**Task instructions:**
Pick out every line in the items below that contains the word "plateau", and copy each of those lines. Letter case must match.

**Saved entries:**
start
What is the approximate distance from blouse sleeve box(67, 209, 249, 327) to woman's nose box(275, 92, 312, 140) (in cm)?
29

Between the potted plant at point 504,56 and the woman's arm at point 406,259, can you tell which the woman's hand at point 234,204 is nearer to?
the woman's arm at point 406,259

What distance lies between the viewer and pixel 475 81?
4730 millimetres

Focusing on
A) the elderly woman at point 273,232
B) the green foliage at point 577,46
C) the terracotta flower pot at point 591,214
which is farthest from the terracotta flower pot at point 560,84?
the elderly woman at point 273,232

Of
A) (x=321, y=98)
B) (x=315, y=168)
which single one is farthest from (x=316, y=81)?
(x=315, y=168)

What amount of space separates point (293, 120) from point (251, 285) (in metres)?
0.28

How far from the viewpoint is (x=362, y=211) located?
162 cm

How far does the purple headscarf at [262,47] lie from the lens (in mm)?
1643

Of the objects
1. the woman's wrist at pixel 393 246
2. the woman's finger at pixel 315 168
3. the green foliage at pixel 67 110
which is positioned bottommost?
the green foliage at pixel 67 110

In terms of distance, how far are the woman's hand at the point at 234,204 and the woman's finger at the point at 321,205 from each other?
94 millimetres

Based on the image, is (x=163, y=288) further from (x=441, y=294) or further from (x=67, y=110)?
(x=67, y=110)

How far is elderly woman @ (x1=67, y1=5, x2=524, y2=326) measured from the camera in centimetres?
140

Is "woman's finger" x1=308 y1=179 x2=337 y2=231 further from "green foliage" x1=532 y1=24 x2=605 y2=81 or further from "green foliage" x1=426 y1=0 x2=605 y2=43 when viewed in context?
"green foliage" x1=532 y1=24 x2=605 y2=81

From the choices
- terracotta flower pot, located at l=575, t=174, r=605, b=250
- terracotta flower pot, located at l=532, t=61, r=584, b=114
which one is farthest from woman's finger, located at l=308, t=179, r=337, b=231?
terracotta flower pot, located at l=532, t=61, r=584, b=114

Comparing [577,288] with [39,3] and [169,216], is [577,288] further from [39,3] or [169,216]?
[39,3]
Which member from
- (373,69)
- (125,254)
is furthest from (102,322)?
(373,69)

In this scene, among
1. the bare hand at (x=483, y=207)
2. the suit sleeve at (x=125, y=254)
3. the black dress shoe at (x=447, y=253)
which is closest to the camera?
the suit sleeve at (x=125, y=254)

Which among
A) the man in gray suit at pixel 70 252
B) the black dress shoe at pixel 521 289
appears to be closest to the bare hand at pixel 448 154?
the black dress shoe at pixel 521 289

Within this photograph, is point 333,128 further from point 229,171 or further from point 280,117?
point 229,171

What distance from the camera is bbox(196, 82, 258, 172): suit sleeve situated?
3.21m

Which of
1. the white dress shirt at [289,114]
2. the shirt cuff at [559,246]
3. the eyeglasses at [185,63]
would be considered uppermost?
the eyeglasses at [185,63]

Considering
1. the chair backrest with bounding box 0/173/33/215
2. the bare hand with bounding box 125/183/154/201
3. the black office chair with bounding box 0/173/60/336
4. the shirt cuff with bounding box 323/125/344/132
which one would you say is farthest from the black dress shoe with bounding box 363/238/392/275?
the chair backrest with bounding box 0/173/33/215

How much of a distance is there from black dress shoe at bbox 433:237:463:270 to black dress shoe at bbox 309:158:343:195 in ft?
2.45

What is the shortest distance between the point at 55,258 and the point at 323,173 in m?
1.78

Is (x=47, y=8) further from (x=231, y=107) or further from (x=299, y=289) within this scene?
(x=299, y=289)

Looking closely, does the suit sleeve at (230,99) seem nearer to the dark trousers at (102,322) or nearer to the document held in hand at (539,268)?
end
start
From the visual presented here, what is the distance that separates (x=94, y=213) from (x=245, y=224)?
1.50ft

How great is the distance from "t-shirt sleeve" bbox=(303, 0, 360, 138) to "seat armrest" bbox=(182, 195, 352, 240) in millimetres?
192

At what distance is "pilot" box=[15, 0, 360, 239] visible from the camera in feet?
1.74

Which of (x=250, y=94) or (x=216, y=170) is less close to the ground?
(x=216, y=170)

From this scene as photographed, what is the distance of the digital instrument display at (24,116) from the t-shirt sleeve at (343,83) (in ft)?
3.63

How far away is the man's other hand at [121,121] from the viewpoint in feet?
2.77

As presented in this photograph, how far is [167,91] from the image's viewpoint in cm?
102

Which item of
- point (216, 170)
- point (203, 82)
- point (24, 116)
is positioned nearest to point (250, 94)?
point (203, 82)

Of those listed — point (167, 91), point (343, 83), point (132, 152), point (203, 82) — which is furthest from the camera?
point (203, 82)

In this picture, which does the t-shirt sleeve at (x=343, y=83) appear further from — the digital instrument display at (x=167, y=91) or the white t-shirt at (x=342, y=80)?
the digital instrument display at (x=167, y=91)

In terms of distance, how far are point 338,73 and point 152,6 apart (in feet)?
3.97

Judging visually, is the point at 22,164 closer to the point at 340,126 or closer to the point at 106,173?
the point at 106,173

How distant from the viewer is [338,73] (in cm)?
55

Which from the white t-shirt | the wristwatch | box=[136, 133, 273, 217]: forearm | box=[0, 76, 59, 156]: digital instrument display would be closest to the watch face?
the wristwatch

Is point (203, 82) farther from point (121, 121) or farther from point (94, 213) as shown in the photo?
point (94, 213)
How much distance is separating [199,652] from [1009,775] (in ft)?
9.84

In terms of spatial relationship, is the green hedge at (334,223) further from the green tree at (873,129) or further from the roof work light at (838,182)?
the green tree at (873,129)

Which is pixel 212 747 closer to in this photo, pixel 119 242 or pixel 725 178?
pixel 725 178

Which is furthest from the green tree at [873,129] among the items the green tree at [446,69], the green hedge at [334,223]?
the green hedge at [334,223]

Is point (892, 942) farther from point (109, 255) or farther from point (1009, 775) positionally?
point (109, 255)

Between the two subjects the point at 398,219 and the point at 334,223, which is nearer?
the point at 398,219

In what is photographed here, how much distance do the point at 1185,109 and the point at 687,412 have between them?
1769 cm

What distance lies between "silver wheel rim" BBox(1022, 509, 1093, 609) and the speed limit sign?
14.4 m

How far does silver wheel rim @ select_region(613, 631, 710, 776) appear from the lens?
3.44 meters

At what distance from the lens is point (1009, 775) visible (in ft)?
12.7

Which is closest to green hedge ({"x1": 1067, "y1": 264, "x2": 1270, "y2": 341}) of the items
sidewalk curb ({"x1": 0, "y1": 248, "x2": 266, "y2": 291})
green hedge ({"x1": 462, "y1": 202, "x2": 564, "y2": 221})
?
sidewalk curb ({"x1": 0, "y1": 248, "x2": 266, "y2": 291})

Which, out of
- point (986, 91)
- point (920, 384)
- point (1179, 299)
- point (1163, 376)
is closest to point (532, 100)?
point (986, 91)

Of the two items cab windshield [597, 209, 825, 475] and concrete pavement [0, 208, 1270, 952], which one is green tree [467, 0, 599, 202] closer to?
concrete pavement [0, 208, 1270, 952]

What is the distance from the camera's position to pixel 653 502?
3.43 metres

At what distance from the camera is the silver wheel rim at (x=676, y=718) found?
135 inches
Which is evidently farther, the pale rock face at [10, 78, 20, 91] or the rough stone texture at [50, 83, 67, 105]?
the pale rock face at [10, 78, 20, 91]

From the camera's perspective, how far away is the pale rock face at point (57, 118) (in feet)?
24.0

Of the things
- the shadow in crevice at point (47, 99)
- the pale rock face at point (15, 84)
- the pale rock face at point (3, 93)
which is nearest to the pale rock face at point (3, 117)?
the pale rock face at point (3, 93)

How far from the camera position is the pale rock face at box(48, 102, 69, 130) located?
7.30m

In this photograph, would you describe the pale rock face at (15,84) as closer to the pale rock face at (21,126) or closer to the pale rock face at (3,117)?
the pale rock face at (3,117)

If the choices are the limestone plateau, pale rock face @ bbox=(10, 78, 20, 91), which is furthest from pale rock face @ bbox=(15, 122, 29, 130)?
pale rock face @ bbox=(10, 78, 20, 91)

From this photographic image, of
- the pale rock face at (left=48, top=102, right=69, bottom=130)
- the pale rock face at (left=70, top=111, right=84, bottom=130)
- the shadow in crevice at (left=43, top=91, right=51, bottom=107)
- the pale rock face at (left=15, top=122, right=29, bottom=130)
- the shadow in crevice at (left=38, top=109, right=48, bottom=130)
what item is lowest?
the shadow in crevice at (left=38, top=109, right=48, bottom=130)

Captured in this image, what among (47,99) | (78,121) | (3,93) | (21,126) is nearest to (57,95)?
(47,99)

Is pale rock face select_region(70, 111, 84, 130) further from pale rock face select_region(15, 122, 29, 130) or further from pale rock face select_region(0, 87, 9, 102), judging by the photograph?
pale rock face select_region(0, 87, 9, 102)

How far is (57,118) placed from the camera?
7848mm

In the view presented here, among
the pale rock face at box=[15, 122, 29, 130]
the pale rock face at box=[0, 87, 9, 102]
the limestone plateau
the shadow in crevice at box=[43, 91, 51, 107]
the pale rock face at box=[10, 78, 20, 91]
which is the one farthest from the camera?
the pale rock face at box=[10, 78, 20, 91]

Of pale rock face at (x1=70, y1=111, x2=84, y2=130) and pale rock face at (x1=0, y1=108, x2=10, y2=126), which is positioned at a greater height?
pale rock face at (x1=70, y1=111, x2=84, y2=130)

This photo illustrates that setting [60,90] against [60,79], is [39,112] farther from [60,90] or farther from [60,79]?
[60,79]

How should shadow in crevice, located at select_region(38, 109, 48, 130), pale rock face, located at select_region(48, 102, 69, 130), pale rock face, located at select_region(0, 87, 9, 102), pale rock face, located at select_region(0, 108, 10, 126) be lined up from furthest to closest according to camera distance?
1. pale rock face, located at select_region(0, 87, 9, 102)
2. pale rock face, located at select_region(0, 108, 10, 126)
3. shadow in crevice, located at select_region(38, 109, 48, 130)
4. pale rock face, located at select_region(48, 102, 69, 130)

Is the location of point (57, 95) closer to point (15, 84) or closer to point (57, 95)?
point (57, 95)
end
start
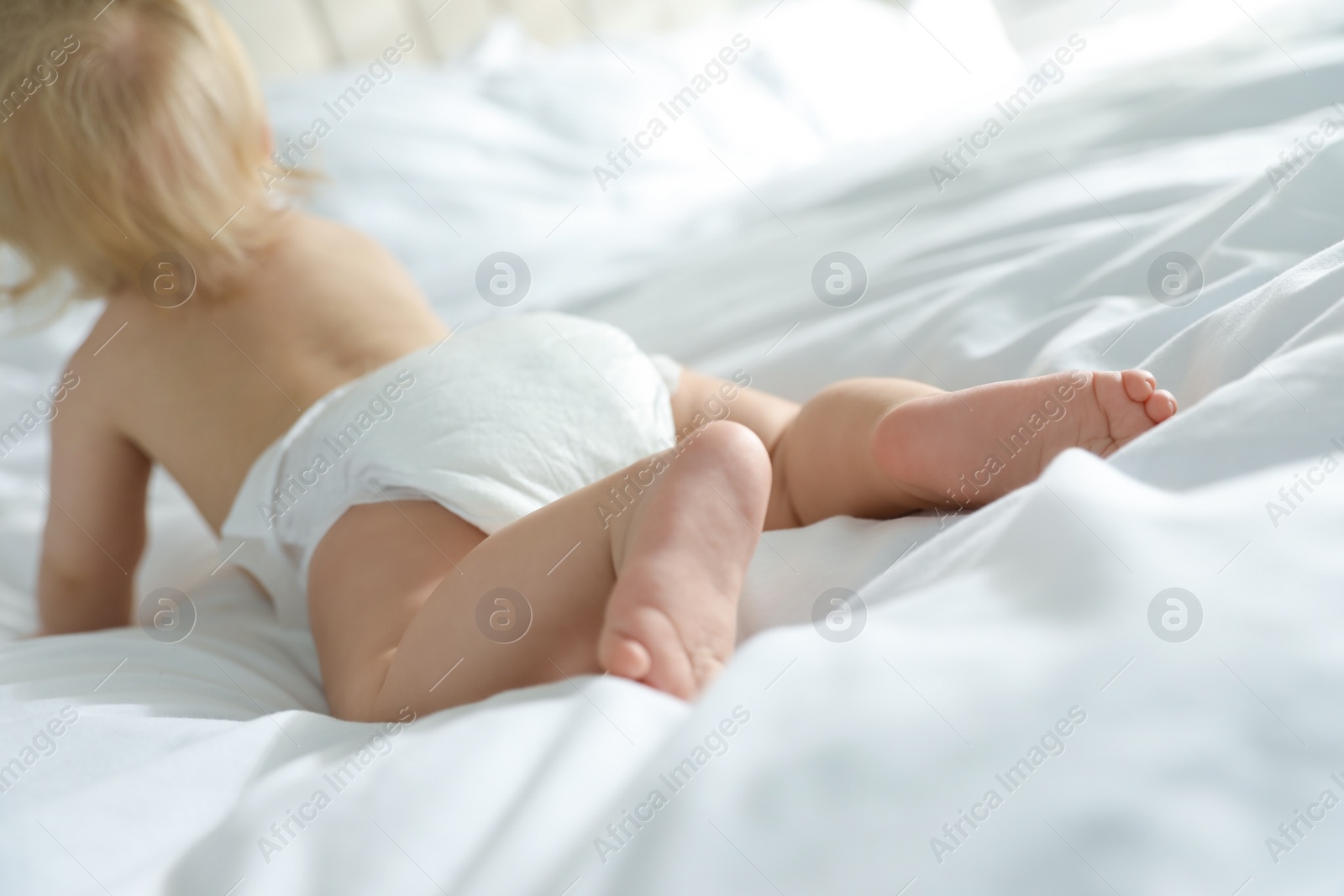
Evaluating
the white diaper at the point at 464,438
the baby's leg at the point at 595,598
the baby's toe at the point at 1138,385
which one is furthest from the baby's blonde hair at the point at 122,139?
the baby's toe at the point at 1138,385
end
**Answer:**
If the choices are the limestone plateau, pale rock face @ bbox=(10, 78, 20, 91), which is furthest from pale rock face @ bbox=(15, 122, 29, 130)?
the limestone plateau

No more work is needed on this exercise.